* _Direction_:
Rewrite the judging criteria passage starting at "The basis upon" and ending at "responsibilities, and activities.", changing every "partnership" to "collaboration".

* _Article_:
Learn more about the criteria used to evaluate your submission.

Judging Criteria

The basis upon which winners will be selected is described below.

  1. Intervention(s) (35 points): Extent to which the entry clearly describes a) the identified gaps and/or barriers and b) the interventions that have been implemented to address these and led to enhanced DEIA outcomes within the faculty, postdoctoral scholars, and student bodies. For partnership entries, extent to which the submission clearly describes the rationale for the partnership including governance, structure, roles, responsibilities, and activities.
  2. Outcomes (50 points): Effectiveness of the interventions at achieving sustained DEIA and cultural change within the institution, and the impact that sustained change has had on the faculty, postdoctoral scholars, and student bodies. Extent to which the interventions have been translated feasibly to larger scale efforts within the institution or at a different institution. For partnership entries, extent to which the interventions resulted in positive, sustained, and equitable change at each of the institutions and as an integrated community.

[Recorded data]
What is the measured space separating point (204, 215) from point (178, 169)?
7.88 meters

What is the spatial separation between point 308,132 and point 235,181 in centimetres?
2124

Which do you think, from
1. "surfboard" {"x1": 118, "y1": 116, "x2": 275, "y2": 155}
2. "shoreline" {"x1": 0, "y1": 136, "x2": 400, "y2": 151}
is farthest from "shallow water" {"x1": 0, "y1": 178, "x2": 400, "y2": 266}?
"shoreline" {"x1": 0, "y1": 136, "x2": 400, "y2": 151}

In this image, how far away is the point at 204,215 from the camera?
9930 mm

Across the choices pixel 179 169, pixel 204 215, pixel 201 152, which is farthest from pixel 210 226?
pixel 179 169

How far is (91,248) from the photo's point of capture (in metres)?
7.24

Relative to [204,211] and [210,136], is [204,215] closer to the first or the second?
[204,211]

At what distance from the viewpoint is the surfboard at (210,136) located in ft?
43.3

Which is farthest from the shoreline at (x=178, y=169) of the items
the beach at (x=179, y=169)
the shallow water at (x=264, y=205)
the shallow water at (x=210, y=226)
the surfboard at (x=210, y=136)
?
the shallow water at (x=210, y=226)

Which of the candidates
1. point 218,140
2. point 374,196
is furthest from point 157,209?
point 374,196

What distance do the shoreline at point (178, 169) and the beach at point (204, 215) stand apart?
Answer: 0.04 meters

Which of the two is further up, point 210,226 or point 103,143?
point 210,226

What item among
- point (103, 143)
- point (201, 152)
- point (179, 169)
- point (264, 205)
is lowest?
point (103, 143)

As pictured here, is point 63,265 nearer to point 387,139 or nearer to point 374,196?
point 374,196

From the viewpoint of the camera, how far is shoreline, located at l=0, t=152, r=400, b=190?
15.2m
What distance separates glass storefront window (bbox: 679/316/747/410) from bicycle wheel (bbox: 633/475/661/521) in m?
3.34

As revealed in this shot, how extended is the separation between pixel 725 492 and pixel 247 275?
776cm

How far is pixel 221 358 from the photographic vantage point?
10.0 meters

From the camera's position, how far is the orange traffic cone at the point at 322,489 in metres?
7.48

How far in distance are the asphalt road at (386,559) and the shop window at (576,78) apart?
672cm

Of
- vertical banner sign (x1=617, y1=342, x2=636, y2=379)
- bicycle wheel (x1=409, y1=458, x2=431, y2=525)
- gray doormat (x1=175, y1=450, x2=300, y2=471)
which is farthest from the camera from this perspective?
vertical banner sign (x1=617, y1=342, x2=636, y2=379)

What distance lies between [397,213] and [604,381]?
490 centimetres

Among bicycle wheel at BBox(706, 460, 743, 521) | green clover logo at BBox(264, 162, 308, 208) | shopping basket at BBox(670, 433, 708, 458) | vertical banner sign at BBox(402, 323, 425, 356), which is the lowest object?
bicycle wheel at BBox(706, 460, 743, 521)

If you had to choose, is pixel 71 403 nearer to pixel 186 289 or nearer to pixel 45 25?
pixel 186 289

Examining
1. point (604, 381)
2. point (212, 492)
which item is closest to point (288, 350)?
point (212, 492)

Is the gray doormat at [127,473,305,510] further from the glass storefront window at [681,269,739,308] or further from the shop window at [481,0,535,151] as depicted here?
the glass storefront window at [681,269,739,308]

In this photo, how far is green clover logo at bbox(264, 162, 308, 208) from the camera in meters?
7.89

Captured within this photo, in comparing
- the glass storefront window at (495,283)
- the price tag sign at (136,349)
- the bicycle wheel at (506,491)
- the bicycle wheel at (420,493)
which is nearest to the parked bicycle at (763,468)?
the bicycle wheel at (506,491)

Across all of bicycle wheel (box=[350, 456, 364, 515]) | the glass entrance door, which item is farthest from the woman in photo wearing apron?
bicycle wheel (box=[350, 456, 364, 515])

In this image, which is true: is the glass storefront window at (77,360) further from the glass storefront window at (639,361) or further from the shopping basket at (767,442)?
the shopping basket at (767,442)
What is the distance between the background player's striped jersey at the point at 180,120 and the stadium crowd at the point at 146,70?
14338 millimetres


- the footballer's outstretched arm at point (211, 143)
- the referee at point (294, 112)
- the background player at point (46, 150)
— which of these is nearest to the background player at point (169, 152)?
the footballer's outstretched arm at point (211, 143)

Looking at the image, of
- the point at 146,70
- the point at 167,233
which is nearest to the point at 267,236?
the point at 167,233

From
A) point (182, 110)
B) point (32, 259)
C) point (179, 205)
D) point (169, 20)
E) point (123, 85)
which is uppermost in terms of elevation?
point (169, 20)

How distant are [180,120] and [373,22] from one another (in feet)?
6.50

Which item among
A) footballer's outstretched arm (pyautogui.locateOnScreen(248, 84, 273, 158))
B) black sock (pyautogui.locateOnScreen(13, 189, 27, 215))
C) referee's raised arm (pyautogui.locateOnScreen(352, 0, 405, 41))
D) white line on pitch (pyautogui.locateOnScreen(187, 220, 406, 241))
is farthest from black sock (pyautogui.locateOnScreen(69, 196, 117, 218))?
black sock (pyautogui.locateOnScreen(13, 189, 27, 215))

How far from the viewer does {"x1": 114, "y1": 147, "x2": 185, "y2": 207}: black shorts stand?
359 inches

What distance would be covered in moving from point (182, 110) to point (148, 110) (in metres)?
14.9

* _Answer to this problem_:
The basis upon which winners will be selected is described below.

  1. Intervention(s) (35 points): Extent to which the entry clearly describes a) the identified gaps and/or barriers and b) the interventions that have been implemented to address these and led to enhanced DEIA outcomes within the faculty, postdoctoral scholars, and student bodies. For collaboration entries, extent to which the submission clearly describes the rationale for the collaboration including governance, structure, roles, responsibilities, and activities.